◆ STATED TASK
Convert the records below into a single numbered list, one line per item, leaving out the blank lines.

+---+

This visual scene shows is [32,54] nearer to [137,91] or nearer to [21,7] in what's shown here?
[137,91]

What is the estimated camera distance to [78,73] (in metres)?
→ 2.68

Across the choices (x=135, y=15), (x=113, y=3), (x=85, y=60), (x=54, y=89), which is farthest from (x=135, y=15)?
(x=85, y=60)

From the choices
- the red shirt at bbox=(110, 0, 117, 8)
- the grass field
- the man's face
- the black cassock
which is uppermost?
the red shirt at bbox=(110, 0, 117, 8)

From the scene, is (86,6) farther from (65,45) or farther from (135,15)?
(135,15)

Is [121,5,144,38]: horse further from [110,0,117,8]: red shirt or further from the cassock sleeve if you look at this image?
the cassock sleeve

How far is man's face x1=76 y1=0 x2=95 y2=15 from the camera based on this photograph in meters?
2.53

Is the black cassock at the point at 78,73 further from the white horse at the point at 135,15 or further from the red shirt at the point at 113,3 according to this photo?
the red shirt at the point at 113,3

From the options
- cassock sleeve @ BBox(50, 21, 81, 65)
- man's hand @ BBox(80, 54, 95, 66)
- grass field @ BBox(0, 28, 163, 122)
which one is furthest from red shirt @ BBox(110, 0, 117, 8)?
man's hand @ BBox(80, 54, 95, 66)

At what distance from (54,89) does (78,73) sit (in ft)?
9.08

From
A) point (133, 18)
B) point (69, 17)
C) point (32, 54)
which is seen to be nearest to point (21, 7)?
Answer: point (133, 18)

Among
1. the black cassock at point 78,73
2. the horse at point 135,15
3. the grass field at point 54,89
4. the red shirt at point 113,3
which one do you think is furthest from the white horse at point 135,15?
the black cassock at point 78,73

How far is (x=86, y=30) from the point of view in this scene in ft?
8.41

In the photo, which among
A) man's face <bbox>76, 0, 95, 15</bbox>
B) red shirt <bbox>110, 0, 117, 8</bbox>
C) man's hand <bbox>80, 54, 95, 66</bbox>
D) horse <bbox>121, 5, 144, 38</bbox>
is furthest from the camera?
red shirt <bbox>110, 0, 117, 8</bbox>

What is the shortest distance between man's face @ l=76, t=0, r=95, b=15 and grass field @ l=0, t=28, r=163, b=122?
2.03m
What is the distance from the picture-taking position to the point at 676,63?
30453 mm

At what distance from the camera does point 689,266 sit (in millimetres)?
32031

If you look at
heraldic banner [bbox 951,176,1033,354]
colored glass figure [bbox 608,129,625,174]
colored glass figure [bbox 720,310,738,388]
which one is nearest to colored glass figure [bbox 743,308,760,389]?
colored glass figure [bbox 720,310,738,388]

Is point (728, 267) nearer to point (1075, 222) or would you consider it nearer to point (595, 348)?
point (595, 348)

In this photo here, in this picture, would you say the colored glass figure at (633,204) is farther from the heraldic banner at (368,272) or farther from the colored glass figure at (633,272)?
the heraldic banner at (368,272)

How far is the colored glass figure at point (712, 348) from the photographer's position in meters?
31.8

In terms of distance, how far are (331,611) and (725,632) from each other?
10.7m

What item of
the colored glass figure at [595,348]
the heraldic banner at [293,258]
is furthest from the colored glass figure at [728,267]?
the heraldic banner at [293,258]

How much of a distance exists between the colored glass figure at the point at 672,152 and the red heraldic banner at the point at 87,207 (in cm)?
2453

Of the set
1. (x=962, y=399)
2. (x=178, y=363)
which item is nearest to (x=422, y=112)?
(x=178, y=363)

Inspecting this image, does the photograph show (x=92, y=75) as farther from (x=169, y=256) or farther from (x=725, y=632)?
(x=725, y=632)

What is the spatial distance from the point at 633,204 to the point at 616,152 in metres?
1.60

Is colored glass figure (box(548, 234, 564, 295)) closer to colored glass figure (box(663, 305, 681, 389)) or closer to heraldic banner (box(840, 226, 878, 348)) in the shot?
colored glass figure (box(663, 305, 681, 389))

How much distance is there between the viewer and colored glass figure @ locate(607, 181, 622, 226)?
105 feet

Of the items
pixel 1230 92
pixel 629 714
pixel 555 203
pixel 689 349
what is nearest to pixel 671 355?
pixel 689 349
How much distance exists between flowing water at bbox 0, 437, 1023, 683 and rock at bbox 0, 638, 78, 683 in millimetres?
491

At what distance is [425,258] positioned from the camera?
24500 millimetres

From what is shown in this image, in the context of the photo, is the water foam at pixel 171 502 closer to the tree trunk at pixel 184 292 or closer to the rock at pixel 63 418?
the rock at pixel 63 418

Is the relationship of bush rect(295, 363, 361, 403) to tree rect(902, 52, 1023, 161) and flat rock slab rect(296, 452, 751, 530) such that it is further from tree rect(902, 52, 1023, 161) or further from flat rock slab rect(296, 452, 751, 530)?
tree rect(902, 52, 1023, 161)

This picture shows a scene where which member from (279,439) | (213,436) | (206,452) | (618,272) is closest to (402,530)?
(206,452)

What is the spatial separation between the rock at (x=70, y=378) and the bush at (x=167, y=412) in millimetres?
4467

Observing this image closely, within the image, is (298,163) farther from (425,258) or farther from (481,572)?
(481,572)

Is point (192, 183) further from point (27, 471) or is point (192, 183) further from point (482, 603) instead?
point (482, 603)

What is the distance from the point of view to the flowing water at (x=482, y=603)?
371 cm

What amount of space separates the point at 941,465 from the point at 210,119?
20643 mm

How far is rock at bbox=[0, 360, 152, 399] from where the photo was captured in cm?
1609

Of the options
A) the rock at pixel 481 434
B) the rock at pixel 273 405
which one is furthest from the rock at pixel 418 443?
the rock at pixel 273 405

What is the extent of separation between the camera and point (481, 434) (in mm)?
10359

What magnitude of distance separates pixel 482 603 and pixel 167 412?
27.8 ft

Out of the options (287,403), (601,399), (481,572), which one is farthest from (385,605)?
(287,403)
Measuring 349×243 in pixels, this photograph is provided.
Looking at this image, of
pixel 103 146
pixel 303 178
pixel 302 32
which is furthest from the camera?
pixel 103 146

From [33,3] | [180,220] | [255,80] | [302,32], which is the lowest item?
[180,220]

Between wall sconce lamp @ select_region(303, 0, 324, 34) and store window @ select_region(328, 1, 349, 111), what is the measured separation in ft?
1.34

+---+

◆ ANSWER FOR THE TASK
1. This visual scene shows is [32,54] nearer to [137,91] or nearer to [21,7] in what's shown here?
2. [137,91]
3. What is the estimated camera distance to [78,73] (in metres)?
4. → 2.68
5. Across the choices (x=135, y=15), (x=113, y=3), (x=85, y=60), (x=54, y=89), which is farthest from (x=135, y=15)?
6. (x=85, y=60)
7. From the choices
8. - the red shirt at bbox=(110, 0, 117, 8)
9. - the grass field
10. - the man's face
11. - the black cassock
12. which is uppermost?
13. the red shirt at bbox=(110, 0, 117, 8)
14. From the scene, is (86,6) farther from (65,45) or farther from (135,15)?
15. (135,15)
16. Is [121,5,144,38]: horse further from [110,0,117,8]: red shirt or further from the cassock sleeve if you look at this image?
17. the cassock sleeve
18. How far is man's face x1=76 y1=0 x2=95 y2=15 from the camera based on this photograph in meters?
19. 2.53
20. Is the black cassock at the point at 78,73 further from the white horse at the point at 135,15 or further from the red shirt at the point at 113,3 according to this photo?
21. the red shirt at the point at 113,3
22. From the options
23. - cassock sleeve @ BBox(50, 21, 81, 65)
24. - man's hand @ BBox(80, 54, 95, 66)
25. - grass field @ BBox(0, 28, 163, 122)
26. which one is furthest from red shirt @ BBox(110, 0, 117, 8)?
27. man's hand @ BBox(80, 54, 95, 66)
28. At what distance from (54,89) does (78,73) sit (in ft)?
29. 9.08
30. From
31. A) point (133, 18)
32. B) point (69, 17)
33. C) point (32, 54)
34. which is seen to be nearest to point (21, 7)?
35. Answer: point (133, 18)
36. Among
37. 1. the black cassock at point 78,73
38. 2. the horse at point 135,15
39. 3. the grass field at point 54,89
40. 4. the red shirt at point 113,3
41. which one do you think is furthest from the white horse at point 135,15?
42. the black cassock at point 78,73
43. How far is (x=86, y=30) from the point of view in this scene in ft?
44. 8.41
45. In the photo, which among
46. A) man's face <bbox>76, 0, 95, 15</bbox>
47. B) red shirt <bbox>110, 0, 117, 8</bbox>
48. C) man's hand <bbox>80, 54, 95, 66</bbox>
49. D) horse <bbox>121, 5, 144, 38</bbox>
50. is furthest from the camera?
51. red shirt <bbox>110, 0, 117, 8</bbox>
52. What is the shortest distance between man's face @ l=76, t=0, r=95, b=15 and grass field @ l=0, t=28, r=163, b=122?
53. 2.03m
54. What is the distance from the picture-taking position to the point at 676,63?
55. 30453 mm
56. At what distance from the camera does point 689,266 sit (in millimetres)?
57. 32031
58. If you look at
59. heraldic banner [bbox 951,176,1033,354]
60. colored glass figure [bbox 608,129,625,174]
61. colored glass figure [bbox 720,310,738,388]
62. which one is nearest to colored glass figure [bbox 743,308,760,389]?
63. colored glass figure [bbox 720,310,738,388]
64. Is point (728, 267) nearer to point (1075, 222) or would you consider it nearer to point (595, 348)?
65. point (595, 348)
66. In this photo here, in this picture, would you say the colored glass figure at (633,204) is farther from the heraldic banner at (368,272) or farther from the colored glass figure at (633,272)?
67. the heraldic banner at (368,272)
68. How far is the colored glass figure at point (712, 348) from the photographer's position in meters?
69. 31.8
70. In terms of distance, how far are (331,611) and (725,632) from each other?
71. 10.7m
72. What item of
73. the colored glass figure at [595,348]
74. the heraldic banner at [293,258]
75. is furthest from the colored glass figure at [728,267]?
76. the heraldic banner at [293,258]
77. How much of a distance exists between the colored glass figure at the point at 672,152 and the red heraldic banner at the point at 87,207 (in cm)?
78. 2453
79. Of the set
80. 1. (x=962, y=399)
81. 2. (x=178, y=363)
82. which item is nearest to (x=422, y=112)?
83. (x=178, y=363)
84. Inspecting this image, does the photograph show (x=92, y=75) as farther from (x=169, y=256) or farther from (x=725, y=632)?
85. (x=725, y=632)
86. What is the spatial distance from the point at 633,204 to the point at 616,152 in metres?
87. 1.60
88. Is colored glass figure (box(548, 234, 564, 295)) closer to colored glass figure (box(663, 305, 681, 389)) or closer to heraldic banner (box(840, 226, 878, 348)) in the shot?
89. colored glass figure (box(663, 305, 681, 389))
90. How much distance is there between the viewer and colored glass figure @ locate(607, 181, 622, 226)?
91. 105 feet
92. Of the items
93. pixel 1230 92
94. pixel 629 714
95. pixel 555 203
96. pixel 689 349
97. what is nearest to pixel 671 355?
98. pixel 689 349
99. How much distance exists between flowing water at bbox 0, 437, 1023, 683 and rock at bbox 0, 638, 78, 683 in millimetres?
100. 491
101. At what distance is [425,258] positioned from the camera?
102. 24500 millimetres
103. From what is shown in this image, in the context of the photo, is the water foam at pixel 171 502 closer to the tree trunk at pixel 184 292 or closer to the rock at pixel 63 418?
104. the rock at pixel 63 418
105. Is the relationship of bush rect(295, 363, 361, 403) to tree rect(902, 52, 1023, 161) and flat rock slab rect(296, 452, 751, 530) such that it is further from tree rect(902, 52, 1023, 161) or further from flat rock slab rect(296, 452, 751, 530)?
106. tree rect(902, 52, 1023, 161)
107. This picture shows a scene where which member from (279,439) | (213,436) | (206,452) | (618,272) is closest to (402,530)?
108. (206,452)
109. What is the spatial separation between the rock at (x=70, y=378) and the bush at (x=167, y=412) in millimetres?
110. 4467
111. Observing this image closely, within the image, is (298,163) farther from (425,258) or farther from (481,572)?
112. (481,572)
113. Is point (192, 183) further from point (27, 471) or is point (192, 183) further from point (482, 603) instead?
114. point (482, 603)
115. What is the distance from the point of view to the flowing water at (x=482, y=603)?
116. 371 cm
117. What amount of space separates the point at 941,465 from the point at 210,119?
118. 20643 mm
119. How far is rock at bbox=[0, 360, 152, 399] from where the photo was captured in cm?
120. 1609
121. Of the options
122. A) the rock at pixel 481 434
123. B) the rock at pixel 273 405
124. which one is furthest from the rock at pixel 418 443?
125. the rock at pixel 273 405
126. What is the extent of separation between the camera and point (481, 434) (in mm)?
127. 10359
128. What magnitude of distance separates pixel 482 603 and pixel 167 412?
129. 27.8 ft
130. Out of the options (287,403), (601,399), (481,572), which one is farthest from (385,605)?
131. (287,403)
132. Measuring 349×243 in pixels, this photograph is provided.
133. Looking at this image, of
134. pixel 103 146
135. pixel 303 178
136. pixel 302 32
137. which is furthest from the camera?
138. pixel 103 146
139. From [33,3] | [180,220] | [255,80] | [302,32], which is the lowest item?
140. [180,220]
141. Between wall sconce lamp @ select_region(303, 0, 324, 34) and store window @ select_region(328, 1, 349, 111), what is the measured separation in ft?
142. 1.34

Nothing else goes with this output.